Il y a des découvertes évidentes, des rencontres artistiques coup de poing et coup de cœur, des émerveillements, des certitudes.
J'ai écrit à Aurélien Lepage que pénétrer dans une de ses toiles ou de ses broderies était pour moi comme entrer dans une église... Le même sentiment de paix immédiat, de mystère, de recueillement, d'apaisement, d'harmonie, d'ailleurs bienfaisant ....
J'ai choisi de vous présenter aujourd'hui des œuvres très variées, des détails de ses toiles ou de ses broderies, en mêlant volontairement les deux, des photos d'expositions aussi.
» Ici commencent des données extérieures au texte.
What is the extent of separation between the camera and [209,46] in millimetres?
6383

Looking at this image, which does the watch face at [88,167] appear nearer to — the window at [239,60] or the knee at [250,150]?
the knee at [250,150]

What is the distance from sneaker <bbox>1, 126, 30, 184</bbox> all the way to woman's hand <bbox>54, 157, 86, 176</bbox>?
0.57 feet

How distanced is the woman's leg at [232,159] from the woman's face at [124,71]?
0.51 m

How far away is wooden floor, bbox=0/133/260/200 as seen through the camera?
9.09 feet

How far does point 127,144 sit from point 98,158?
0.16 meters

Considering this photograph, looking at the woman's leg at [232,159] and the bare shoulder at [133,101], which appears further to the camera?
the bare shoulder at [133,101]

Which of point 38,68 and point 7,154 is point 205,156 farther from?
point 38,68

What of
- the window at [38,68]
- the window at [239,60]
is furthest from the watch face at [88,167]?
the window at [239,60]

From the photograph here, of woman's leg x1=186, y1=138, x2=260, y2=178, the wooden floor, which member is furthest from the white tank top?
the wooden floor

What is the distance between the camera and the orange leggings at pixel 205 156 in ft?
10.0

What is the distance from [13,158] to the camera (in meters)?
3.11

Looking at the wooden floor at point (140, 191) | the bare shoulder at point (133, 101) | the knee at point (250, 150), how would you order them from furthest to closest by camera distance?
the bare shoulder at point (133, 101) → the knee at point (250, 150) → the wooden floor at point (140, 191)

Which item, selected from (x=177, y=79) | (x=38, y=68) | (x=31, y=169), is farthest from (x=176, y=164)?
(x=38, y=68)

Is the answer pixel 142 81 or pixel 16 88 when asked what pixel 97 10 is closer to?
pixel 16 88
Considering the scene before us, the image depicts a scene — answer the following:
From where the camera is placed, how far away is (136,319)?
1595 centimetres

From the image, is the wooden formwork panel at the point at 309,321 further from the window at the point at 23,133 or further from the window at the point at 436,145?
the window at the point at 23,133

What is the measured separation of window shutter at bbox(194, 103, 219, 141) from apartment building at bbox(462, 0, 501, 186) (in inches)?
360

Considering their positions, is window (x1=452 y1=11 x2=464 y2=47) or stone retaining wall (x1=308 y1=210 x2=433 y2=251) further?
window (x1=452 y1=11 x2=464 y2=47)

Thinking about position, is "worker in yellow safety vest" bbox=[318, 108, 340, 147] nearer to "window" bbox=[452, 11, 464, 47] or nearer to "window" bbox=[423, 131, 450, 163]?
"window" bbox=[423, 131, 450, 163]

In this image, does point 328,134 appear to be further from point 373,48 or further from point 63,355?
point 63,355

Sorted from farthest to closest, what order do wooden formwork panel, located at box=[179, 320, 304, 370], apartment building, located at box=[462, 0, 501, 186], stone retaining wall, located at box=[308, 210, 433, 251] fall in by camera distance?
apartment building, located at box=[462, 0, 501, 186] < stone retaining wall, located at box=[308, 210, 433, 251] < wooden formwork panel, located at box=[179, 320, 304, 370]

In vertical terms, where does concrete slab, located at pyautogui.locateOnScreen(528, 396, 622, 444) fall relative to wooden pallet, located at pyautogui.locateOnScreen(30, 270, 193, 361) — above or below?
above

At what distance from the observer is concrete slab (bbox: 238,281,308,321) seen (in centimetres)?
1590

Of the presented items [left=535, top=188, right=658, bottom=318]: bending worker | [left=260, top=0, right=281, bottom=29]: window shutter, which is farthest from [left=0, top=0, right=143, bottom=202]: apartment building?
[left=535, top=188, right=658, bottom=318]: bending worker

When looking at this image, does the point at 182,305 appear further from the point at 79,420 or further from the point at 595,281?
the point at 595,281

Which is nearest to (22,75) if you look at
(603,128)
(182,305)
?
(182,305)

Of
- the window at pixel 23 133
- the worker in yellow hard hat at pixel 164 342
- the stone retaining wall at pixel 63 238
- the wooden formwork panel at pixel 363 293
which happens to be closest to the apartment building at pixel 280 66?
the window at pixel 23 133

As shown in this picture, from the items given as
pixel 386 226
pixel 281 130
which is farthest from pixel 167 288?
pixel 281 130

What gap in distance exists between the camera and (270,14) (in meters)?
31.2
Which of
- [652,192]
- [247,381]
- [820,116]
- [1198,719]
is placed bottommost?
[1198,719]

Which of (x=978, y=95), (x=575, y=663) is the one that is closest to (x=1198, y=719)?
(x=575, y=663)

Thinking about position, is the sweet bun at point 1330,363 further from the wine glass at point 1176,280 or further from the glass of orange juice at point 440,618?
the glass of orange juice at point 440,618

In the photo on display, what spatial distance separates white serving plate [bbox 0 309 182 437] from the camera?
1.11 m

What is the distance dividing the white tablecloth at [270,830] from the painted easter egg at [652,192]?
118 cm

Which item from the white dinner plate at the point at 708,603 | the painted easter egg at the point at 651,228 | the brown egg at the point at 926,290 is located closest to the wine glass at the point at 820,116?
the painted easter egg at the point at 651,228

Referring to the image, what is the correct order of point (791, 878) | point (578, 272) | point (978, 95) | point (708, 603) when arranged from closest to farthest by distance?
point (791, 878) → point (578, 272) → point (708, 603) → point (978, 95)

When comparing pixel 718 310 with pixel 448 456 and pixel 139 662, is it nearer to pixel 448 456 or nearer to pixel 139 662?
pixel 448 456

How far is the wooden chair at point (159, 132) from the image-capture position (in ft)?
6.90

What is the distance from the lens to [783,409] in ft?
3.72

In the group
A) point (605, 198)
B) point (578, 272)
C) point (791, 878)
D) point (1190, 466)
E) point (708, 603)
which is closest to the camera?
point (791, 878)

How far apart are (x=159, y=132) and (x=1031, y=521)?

J'ai voulu vous entrainer avec moi dans ce travail fascinant et émouvant .
"Je passe des heures à broder une grande tige végétale, point par point, ou des heures à peindre des petites traces qui formeront une planète ou une voie lactée : je me fonds alors dans le rythme des plantes qui poussent, des étoiles qui naissent, dans le flux vivant et fragile de la nature" a écrit Aurélien.
Cette lenteur, cette "connexion", je la ressens dans chacune de ses œuvres. Ce qui me frappe avec cet artiste c'est son grand savoir, sa capacité à écrire et à parler de façon très savante de son travail et sa simplicité totale, sa vérité. Cette dualité est omniprésente dans ses créations, dissimulation et révélation, visible et invisible, voix audibles et secrètes, voies difficiles à trouver, limpides et labyrinthiques à la fois ...
Aurélien Lepage est LA où il doit être, en parfaite adéquation avec le monde qu'il a choisi de nous présenter, de créer pour lui, pour nous...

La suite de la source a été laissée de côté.